In [1]:
# Import necessary libraries
import pandas as pd
from sklearn.feature_extraction.text import TfidfVectorizer

# Define a corpus (collection of documents)
corpus = [
    "The research in Physics is interesting and difficult.",
    "The research in Math is interesting and not difficult.",
    "The Research in AI needs a deep understanding of Math",
    "is the research really difficult?",
]



In [2]:
corpus

['The research in Physics is interesting and difficult.',
 'The research in Math is interesting and not difficult.',
 'The Research in AI needs a deep understanding of Math',
 'is the research really difficult?']

In [3]:
# Create a TF-IDF vectorizer
tfidf_vectorizer = TfidfVectorizer()



In [4]:
# Fit and transform the corpus to obtain TF-IDF vectors
tfidf_matrix = tfidf_vectorizer.fit_transform(corpus)



In [5]:
tfidf_matrix

<4x16 sparse matrix of type '<class 'numpy.float64'>'
	with 31 stored elements in Compressed Sparse Row format>

In [6]:
# Convert the TF-IDF matrix to a dense array for better readability (optional)
tfidf_matrix_dense = tfidf_matrix.toarray()



In [7]:
tfidf_matrix_dense

array([[0.        , 0.39371128, 0.        , 0.31874322, 0.31874322,
        0.39371128, 0.31874322, 0.        , 0.        , 0.        ,
        0.        , 0.49937284, 0.        , 0.26059346, 0.26059346,
        0.        ],
       [0.        , 0.36634077, 0.        , 0.29658443, 0.29658443,
        0.36634077, 0.29658443, 0.36634077, 0.        , 0.46465682,
        0.        , 0.        , 0.        , 0.2424772 , 0.2424772 ,
        0.        ],
       [0.39002912, 0.        , 0.39002912, 0.        , 0.24895054,
        0.        , 0.        , 0.30750344, 0.39002912, 0.        ,
        0.39002912, 0.        , 0.        , 0.20353338, 0.20353338,
        0.39002912],
       [0.        , 0.        , 0.        , 0.41553722, 0.        ,
        0.        , 0.41553722, 0.        , 0.        , 0.        ,
        0.        , 0.        , 0.65101935, 0.3397289 , 0.3397289 ,
        0.        ]])

In [8]:
# Get the feature names (words/terms) corresponding to the columns of the TF-IDF matrix
feature_names = tfidf_vectorizer.get_feature_names_out()
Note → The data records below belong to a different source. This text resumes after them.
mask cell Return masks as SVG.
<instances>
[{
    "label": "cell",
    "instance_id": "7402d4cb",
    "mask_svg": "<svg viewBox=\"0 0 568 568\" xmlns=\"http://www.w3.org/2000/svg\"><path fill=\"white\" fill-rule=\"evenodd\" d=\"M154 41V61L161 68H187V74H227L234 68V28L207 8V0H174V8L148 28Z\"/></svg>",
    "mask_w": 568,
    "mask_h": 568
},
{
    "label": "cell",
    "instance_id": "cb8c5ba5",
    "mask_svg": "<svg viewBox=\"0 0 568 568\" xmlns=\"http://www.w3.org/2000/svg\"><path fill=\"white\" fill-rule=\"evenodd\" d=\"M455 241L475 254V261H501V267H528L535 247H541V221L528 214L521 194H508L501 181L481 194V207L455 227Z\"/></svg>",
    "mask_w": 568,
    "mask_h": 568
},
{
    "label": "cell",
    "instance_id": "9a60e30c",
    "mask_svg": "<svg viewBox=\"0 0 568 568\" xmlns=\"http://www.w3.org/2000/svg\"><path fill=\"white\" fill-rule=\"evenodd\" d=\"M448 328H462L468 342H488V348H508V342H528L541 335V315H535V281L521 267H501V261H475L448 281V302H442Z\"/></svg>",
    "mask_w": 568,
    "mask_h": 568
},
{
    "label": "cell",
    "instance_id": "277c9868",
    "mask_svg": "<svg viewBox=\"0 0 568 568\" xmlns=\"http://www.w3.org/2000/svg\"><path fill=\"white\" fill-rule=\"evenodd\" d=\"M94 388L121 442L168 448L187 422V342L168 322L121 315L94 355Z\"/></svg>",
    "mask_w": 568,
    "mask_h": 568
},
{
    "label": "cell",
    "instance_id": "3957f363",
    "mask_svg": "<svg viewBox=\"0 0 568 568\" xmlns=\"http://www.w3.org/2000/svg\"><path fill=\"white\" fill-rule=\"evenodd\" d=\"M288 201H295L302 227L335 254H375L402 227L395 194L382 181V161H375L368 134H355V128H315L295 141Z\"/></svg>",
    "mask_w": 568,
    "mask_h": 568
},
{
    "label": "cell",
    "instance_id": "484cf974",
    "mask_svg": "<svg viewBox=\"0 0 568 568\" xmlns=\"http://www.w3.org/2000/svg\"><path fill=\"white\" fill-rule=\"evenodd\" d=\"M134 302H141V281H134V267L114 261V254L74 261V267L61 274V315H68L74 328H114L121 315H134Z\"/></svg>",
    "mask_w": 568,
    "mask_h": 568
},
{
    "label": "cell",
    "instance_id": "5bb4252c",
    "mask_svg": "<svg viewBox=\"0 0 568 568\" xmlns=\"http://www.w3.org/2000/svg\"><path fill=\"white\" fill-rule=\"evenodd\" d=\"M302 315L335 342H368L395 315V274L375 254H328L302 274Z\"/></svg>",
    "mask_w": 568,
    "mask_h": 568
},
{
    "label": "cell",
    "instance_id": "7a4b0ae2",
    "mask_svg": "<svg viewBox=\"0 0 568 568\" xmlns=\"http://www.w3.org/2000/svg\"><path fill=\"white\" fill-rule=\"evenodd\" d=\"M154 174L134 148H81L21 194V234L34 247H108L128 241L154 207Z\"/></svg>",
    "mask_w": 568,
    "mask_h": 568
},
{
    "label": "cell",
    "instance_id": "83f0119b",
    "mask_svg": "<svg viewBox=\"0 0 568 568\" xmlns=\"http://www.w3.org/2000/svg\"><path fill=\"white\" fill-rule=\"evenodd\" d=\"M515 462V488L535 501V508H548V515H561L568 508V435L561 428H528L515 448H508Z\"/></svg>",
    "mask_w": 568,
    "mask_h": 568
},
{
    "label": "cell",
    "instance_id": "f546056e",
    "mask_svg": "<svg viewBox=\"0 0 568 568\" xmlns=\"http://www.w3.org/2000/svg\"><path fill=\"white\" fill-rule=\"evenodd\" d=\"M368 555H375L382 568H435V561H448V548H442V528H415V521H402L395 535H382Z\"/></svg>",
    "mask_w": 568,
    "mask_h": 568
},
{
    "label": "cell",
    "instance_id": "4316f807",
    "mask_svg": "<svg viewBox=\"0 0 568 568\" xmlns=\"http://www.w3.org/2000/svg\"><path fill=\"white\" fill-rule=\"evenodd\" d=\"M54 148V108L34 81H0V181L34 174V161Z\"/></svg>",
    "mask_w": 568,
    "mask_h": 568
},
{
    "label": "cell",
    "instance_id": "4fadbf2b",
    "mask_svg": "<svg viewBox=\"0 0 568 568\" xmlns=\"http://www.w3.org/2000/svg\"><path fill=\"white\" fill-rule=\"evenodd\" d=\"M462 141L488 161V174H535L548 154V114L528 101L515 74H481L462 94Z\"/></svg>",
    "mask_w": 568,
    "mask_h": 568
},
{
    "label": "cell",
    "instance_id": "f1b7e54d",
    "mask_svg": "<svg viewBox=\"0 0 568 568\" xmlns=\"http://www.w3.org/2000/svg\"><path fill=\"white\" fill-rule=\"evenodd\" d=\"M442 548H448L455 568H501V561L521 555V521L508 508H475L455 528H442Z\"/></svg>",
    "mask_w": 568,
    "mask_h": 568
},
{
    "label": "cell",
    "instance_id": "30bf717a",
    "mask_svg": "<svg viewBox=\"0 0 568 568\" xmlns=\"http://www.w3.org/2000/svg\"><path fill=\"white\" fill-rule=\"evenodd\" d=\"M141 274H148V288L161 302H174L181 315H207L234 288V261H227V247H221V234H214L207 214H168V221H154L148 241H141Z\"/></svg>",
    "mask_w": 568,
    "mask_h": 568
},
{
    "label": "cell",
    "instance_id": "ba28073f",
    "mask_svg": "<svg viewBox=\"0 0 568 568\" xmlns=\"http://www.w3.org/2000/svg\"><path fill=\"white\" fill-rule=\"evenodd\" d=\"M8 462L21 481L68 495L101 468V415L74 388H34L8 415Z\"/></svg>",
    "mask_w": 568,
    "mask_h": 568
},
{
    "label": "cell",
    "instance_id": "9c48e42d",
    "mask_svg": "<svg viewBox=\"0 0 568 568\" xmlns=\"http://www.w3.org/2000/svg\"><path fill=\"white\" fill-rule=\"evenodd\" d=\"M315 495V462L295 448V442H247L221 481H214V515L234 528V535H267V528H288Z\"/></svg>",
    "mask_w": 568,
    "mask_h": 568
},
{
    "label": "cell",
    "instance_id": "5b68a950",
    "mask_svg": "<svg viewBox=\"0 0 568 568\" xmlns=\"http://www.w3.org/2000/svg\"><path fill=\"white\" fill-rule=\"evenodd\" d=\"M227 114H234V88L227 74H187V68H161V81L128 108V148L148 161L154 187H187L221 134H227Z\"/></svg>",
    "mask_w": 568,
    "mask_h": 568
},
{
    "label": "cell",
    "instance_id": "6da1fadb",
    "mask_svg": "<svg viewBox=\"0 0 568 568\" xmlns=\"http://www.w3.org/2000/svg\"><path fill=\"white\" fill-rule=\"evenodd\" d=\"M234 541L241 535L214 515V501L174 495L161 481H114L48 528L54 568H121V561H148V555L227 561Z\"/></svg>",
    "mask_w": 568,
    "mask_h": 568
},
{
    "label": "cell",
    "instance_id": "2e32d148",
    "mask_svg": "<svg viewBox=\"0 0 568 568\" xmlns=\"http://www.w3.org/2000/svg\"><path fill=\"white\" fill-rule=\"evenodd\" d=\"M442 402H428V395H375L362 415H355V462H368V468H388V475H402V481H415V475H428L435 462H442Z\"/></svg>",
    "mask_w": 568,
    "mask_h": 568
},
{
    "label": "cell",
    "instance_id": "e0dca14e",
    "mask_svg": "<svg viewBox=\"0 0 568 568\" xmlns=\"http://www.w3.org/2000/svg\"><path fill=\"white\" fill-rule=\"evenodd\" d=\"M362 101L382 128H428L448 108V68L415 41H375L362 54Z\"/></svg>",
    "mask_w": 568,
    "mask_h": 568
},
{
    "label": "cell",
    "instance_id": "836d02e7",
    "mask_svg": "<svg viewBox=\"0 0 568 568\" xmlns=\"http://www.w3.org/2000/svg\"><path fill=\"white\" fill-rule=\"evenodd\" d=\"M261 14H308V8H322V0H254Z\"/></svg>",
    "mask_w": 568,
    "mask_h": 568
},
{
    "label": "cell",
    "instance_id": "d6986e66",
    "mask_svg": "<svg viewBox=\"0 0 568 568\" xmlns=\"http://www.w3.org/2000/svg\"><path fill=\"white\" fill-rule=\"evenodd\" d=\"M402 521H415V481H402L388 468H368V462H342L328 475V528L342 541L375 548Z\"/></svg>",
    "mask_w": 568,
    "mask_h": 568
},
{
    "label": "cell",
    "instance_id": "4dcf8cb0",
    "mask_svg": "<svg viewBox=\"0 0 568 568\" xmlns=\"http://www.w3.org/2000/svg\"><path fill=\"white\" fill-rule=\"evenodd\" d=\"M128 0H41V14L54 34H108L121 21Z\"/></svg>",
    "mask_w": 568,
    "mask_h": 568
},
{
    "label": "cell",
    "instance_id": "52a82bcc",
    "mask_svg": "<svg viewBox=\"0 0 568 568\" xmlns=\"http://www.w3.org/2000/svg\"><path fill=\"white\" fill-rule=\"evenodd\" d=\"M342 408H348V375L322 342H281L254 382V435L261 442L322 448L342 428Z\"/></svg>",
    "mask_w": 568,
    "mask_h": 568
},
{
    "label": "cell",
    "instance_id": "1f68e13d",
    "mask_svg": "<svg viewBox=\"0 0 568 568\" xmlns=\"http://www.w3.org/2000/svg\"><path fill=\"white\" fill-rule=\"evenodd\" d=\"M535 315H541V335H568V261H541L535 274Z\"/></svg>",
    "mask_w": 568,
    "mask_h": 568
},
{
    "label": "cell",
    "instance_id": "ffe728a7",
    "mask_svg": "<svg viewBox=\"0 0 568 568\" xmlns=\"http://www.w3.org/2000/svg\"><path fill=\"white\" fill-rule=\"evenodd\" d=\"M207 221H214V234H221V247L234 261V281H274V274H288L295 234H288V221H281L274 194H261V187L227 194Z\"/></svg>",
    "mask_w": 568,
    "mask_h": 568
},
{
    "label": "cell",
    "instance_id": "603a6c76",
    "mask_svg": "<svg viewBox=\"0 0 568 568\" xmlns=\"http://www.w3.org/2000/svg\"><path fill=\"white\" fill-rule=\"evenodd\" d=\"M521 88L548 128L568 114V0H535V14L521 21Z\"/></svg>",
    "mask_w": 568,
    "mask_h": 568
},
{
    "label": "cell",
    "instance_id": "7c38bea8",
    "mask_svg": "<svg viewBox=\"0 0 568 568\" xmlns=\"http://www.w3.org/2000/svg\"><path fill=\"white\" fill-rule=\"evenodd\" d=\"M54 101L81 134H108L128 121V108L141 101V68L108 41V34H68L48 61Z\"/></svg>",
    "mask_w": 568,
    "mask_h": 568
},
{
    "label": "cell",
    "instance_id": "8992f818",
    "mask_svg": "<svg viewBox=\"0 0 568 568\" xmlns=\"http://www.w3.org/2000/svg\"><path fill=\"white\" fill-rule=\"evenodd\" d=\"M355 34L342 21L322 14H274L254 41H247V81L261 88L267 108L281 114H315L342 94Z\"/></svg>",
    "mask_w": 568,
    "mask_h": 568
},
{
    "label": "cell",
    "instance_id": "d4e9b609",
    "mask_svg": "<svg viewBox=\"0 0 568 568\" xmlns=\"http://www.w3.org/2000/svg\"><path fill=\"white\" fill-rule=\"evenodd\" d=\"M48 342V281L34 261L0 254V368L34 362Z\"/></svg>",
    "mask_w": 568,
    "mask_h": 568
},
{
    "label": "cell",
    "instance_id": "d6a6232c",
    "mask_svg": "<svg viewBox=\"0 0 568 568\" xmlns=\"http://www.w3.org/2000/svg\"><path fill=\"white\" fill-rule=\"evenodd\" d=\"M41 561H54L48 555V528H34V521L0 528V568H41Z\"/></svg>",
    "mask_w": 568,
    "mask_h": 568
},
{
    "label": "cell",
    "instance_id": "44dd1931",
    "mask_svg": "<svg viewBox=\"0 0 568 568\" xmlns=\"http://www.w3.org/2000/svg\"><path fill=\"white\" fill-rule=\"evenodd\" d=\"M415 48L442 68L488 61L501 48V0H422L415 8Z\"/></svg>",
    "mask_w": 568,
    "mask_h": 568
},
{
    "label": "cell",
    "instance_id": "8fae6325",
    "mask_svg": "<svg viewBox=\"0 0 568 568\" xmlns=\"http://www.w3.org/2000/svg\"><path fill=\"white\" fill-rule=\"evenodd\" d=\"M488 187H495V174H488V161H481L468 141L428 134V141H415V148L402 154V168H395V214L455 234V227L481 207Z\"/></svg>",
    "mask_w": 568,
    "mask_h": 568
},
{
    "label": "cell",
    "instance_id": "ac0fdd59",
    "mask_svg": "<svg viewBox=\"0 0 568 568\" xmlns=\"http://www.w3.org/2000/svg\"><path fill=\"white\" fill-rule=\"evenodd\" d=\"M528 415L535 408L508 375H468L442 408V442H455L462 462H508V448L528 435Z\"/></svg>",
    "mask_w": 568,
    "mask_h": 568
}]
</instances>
As per sklearn’s online documentation, it uses the below method to calculate idf of a term in a document.

idf(t) = log e [ (1+n) / ( 1 + df(t) ) ] + 1 (default i:e smooth_idf = True)

and

idf(t) = log e [ n / df(t) ] + 1 (when smooth_idf = False)



In [9]:
ohe_matrix_final= pd.DataFrame(tfidf_matrix_dense,index= corpus,columns=feature_names)
ohe_matrix_final

Unnamed: 0,ai,and,deep,difficult,in,interesting,is,math,needs,not,of,physics,really,research,the,understanding
The research in Physics is interesting and difficult.,0.0,0.393711,0.0,0.318743,0.318743,0.393711,0.318743,0.0,0.0,0.0,0.0,0.499373,0.0,0.260593,0.260593,0.0
The research in Math is interesting and not difficult.,0.0,0.366341,0.0,0.296584,0.296584,0.366341,0.296584,0.366341,0.0,0.464657,0.0,0.0,0.0,0.242477,0.242477,0.0
The Research in AI needs a deep understanding of Math,0.390029,0.0,0.390029,0.0,0.248951,0.0,0.0,0.307503,0.390029,0.0,0.390029,0.0,0.0,0.203533,0.203533,0.390029
is the research really difficult?,0.0,0.0,0.0,0.415537,0.0,0.0,0.415537,0.0,0.0,0.0,0.0,0.0,0.651019,0.339729,0.339729,0.0


## Observation???

1. The TF-IDF values are calculated for each term in each document.
2. Terms that are common across all documents (e.g., "is", "the") receive low TF-IDF scores because they are not distinctive.
3. Terms that are important in a specific document but less common in the entire corpus receive higher TF-IDF scores.
4. The values in the TF-IDF matrix are real numbers that represent the importance of each term in each document.
5. You can use these TF-IDF vectors for various NLP tasks like text classification, information retrieval, or clustering.